Flynn Berry adopts her title from a C. S. Lewis classic, A Grief Observed: “Come, what do we gain by evasions?” he wrote. “We are under the harrow and can’t escape.”  Just as Lewis probes the physical and psychological depths of grief in a philosophical fashion, so Flynn Berry expresses the powerful stresses and strains of grief in fictional form. Under the Harrow begins as Nora, expecting to visit her sister Rachel for a countryside weekend, instead discovers a savaged English cottage and her sister’s blood-stained corpse. The remainder of the novel follows Nora’s subsequent obsessions and pursuits.

Nora not only follows step by step the police and their inquiries, she also tracks down possible perpetrators and stalks them. She traces Rachel’s footsteps, too, revisiting places the two sisters vacationed in the past and finding unexpected locales where Rachel has recently been seen.  Consumed by her sister’s murder, Nora disintegrates “under the harrow” until she is nearly incapable of functioning in the real world. There is a kind of logic in her madness, however, as she draws closer and closer to whoever must have committed the crime.

Or crimes. Many years earlier, Rachel was the victim of a random attack, a brutal beating that was never solved.  Apparently the two sisters together obsessed about that occasion, and so Nora’s search for Rachel’s murderer parallels the sisters’ previous investigation. In fact, Nora conflates the two events, seeking common threads and a common perpetrator. Even the police recognize the odds against two such brutal encounters against a single victim, so they also unearth old cases and investigate imprisonments. But it is Nora who is fixated on the two together.

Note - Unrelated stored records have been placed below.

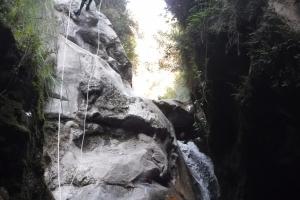 Cañón del Río Verde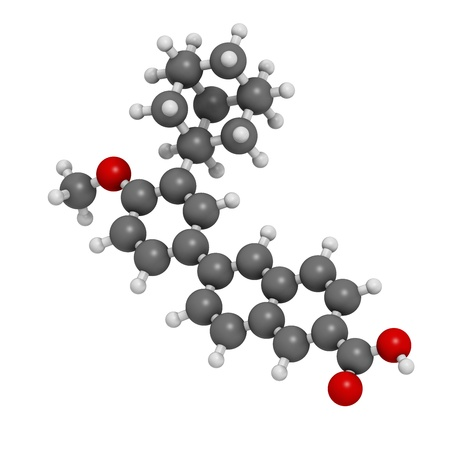 Adapalene acne treatment drug, chemical structure. Atoms are represented as spheres with conventional color coding: hydrogen (white), carbon (grey), oxygen (red). Stock Photo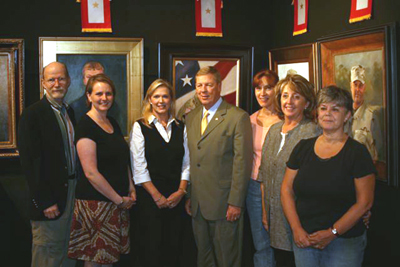 AFAL with Senator Isakson2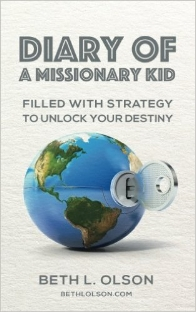 Travel with Beth on a journey through machine guns & mafia, romance & heartbreak, dreams & struggles and find keys to unlock your destiny all along the way. Raised on the mission field, Beth gives perspective for parents who may be struggling with the idea of taking their kids to another country.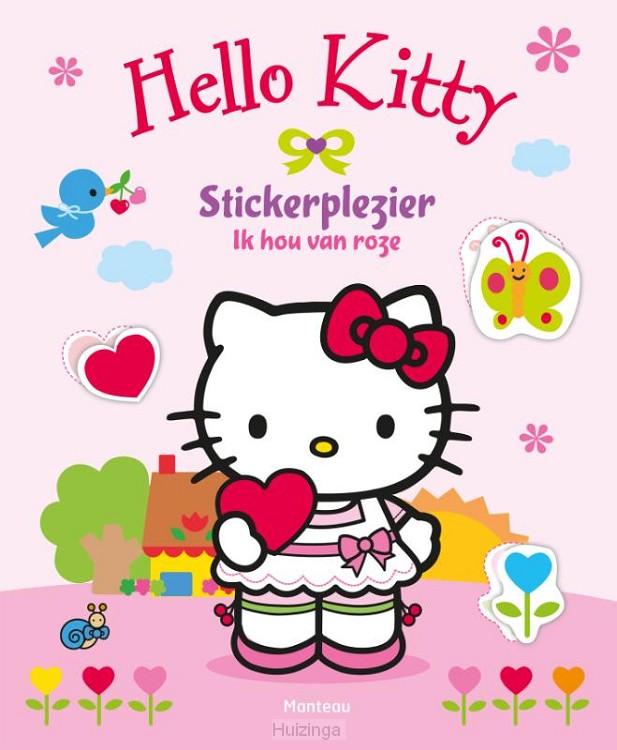 Stickerplezier / Ik hou van roze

Berry’s portrayal of Nora’s absorption is artistically complicated. The Author designed her book in three parts. The first, titled “Hunters,” sets the police procedures in motion and starts Nora down her nearly neurotic path. The second, “Marlow,” takes place in the English town of Marlow where Rachel lived and where Nora moves to be closer to the scene of the crime and to anyone who might have been the killer. The third, “Foxes,” heightens her spiraling mental state as she narrows her focus.The umbrella arching over the three parts is, of course, Nora’s own status “under the harrow,” where she cannot escape.

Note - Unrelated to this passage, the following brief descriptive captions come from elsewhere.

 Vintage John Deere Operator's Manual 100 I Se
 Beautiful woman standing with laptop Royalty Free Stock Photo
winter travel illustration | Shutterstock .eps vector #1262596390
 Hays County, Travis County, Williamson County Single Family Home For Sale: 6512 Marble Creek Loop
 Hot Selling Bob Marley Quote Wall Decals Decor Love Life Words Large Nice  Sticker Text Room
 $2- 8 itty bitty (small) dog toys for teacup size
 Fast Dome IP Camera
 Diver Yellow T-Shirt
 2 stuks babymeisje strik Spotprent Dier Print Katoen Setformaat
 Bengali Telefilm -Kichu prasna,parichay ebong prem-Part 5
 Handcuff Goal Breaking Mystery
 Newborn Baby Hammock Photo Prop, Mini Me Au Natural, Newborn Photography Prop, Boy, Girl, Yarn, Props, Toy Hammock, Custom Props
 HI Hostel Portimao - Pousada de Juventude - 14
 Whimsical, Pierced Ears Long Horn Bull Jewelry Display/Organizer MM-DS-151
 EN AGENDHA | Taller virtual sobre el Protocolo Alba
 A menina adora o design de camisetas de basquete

Berry renders all of Nora’s compulsions in a terse minimalist prose. Her words hammer at the reader, while her declarative sentences march rapidly from one encounter to the next. At the same time, Berry is wonderfully descriptive, placing the reader in a physical context that brings Marlow and its wintry surroundings into icy light.  The syntax is carefully chosen to reveal place, as well as persona, and Berry succeeds in depicting both with equal force. “I walk faster, my breath warming my chest, my cold fingers curled in my pockets. Heavy clouds mass overhead, and in the quiet the air takes on a tinnitus ring.”

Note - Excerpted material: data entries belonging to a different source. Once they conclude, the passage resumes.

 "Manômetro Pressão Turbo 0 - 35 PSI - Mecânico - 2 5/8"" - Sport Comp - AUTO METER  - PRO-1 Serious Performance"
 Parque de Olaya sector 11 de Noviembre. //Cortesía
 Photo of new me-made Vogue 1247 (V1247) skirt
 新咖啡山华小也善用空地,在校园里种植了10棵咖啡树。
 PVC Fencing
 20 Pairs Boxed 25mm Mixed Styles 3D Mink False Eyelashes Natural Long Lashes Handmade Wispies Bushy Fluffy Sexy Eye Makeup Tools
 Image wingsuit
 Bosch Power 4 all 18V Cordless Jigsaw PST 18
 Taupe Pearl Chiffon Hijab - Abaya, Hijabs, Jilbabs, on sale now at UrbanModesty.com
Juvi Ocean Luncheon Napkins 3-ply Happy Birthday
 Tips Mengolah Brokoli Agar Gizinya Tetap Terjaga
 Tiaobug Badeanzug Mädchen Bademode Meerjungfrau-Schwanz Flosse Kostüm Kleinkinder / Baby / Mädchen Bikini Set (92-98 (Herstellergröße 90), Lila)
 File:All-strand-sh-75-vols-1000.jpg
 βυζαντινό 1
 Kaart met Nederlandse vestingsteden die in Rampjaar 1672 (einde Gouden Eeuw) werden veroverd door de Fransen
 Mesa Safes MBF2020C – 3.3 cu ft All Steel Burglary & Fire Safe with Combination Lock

Nora moves through this frigid world on a chilling odyssey. Not only does she uncover Rachel’s secrets, she also confesses her own. As time passes, the reader wonders more and more about those secrets. Are there more enigmas that might solve Under the Harrow’s mysteries? Flynn Berry has written a tightly woven thriller filled with unexpected alleys and byways, one that a reader won’t soon forget. I recommend her novel highly.  – Ann Ronald

Under the Harrow is Flynn Berry’s debut novel.